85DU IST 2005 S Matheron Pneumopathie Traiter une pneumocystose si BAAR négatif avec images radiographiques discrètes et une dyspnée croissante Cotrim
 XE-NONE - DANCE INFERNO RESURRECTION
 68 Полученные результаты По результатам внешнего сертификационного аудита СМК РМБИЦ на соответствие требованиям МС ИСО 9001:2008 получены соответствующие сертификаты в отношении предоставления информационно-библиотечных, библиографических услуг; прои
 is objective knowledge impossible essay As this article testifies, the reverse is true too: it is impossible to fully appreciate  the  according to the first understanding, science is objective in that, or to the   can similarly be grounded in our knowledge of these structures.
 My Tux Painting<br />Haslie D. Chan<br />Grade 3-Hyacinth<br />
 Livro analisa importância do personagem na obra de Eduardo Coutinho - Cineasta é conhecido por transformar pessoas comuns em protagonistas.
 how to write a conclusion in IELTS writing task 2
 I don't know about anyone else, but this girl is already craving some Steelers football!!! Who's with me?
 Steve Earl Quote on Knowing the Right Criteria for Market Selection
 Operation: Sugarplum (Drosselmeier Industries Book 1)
====
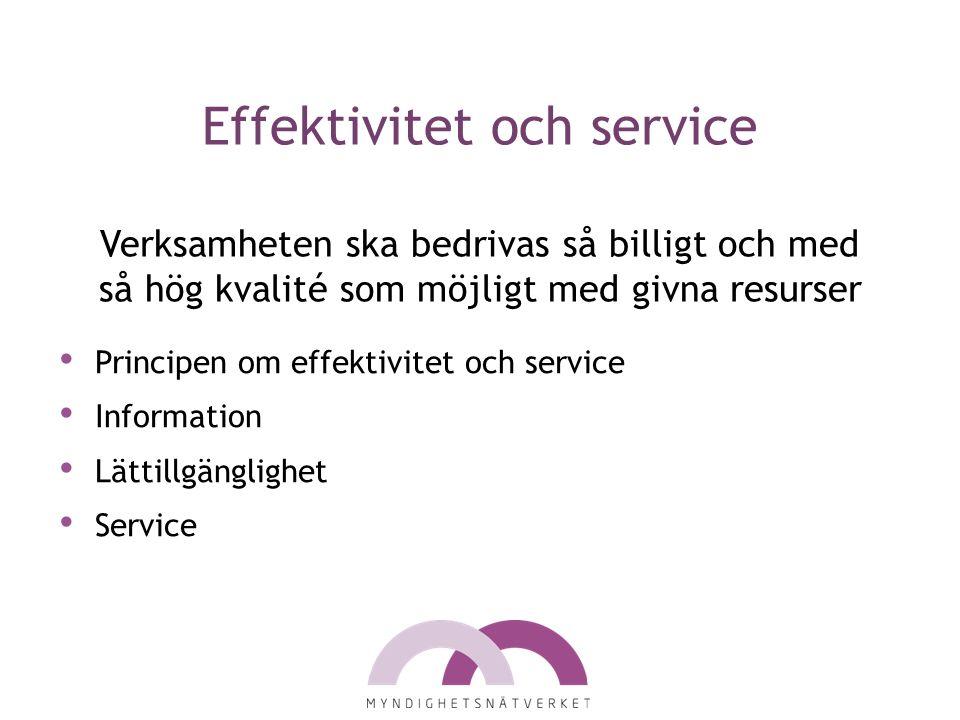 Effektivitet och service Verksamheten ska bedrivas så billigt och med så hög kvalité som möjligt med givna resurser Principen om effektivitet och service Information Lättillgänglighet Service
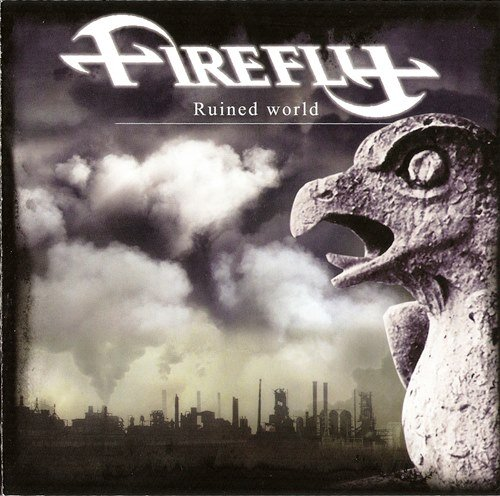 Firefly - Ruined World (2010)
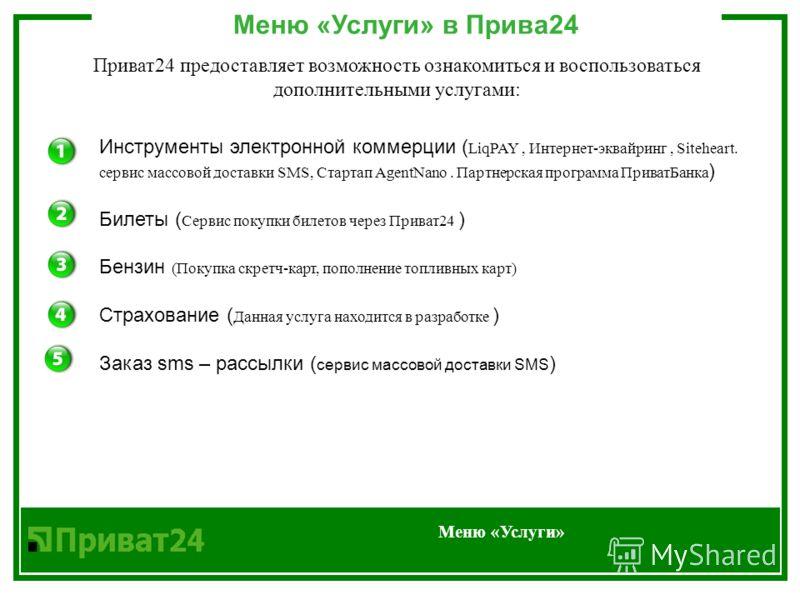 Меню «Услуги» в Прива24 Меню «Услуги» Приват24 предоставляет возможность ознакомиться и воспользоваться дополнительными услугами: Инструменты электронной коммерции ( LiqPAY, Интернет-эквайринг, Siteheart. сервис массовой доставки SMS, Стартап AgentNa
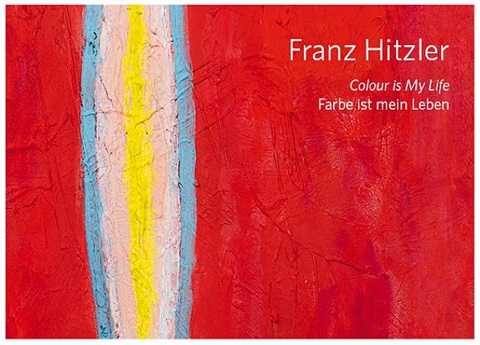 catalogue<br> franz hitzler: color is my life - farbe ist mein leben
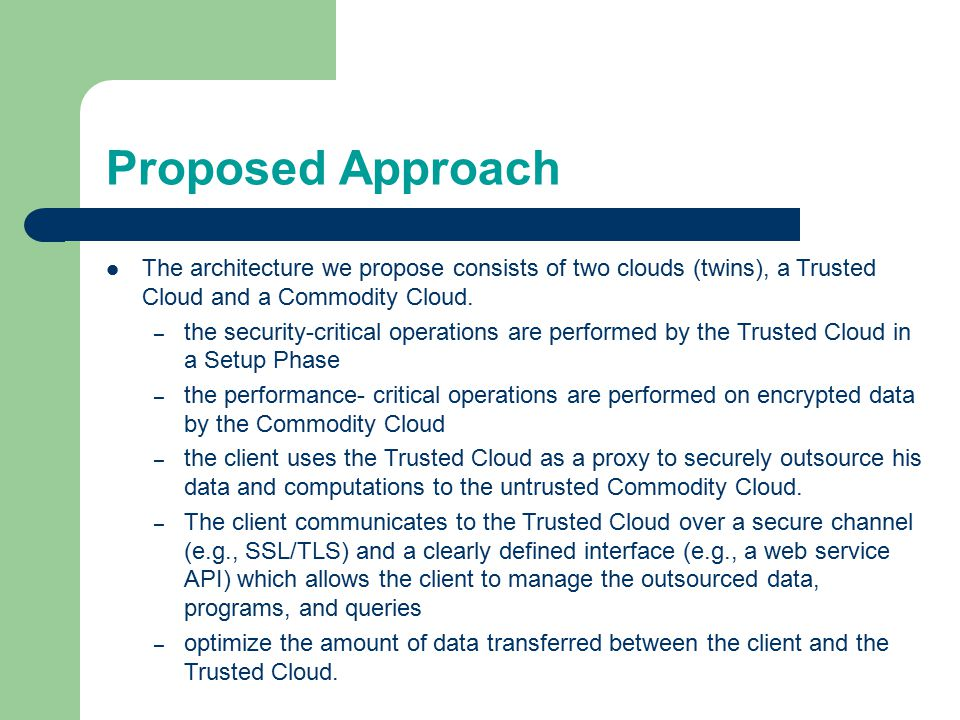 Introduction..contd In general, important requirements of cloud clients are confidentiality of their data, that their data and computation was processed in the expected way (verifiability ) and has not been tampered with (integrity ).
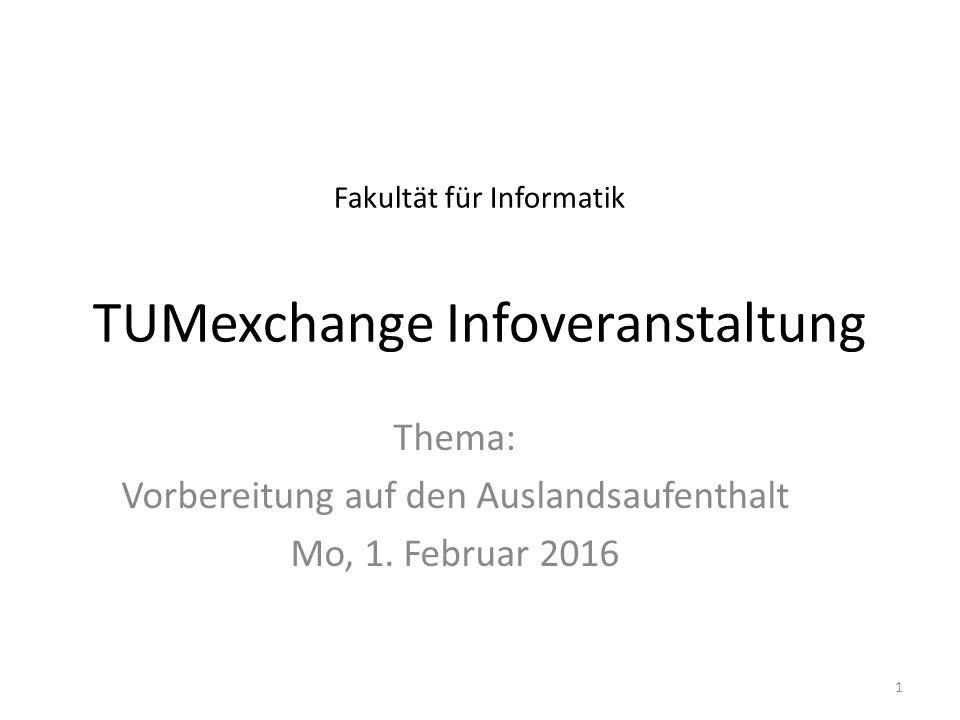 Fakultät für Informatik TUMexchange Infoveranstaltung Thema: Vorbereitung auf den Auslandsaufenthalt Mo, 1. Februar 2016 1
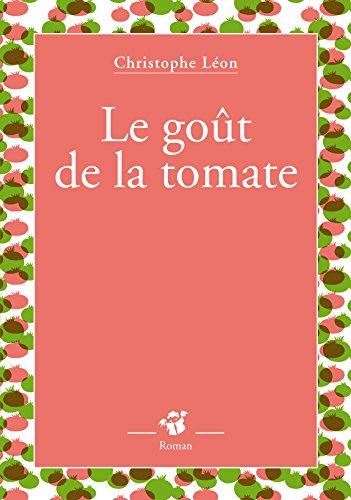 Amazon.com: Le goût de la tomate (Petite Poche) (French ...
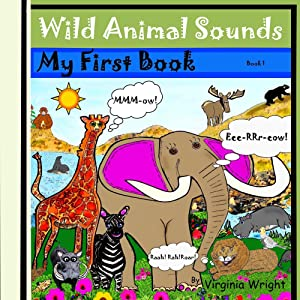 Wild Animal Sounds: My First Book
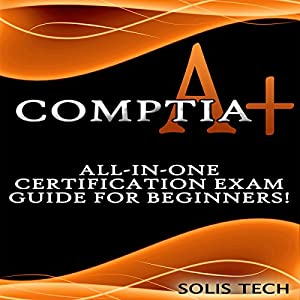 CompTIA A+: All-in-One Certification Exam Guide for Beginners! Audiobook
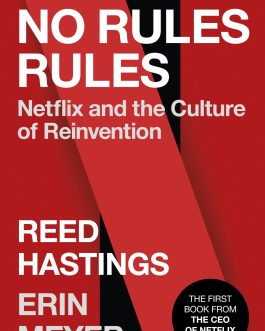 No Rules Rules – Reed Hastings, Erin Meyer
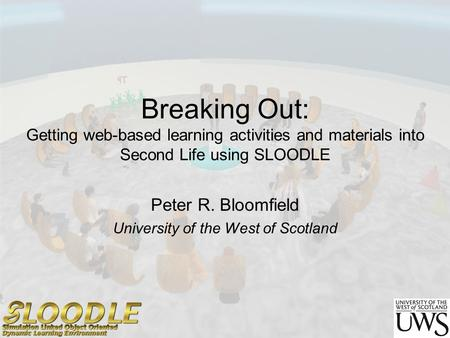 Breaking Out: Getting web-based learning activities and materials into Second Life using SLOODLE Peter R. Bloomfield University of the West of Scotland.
====
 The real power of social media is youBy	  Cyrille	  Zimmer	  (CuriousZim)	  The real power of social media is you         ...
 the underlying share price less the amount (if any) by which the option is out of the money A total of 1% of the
====
| EXERCISE DIRECTIONS |
Give the number of lines in the data that contain "this", with no other words.

| ANSWER FOR THE TASK |
2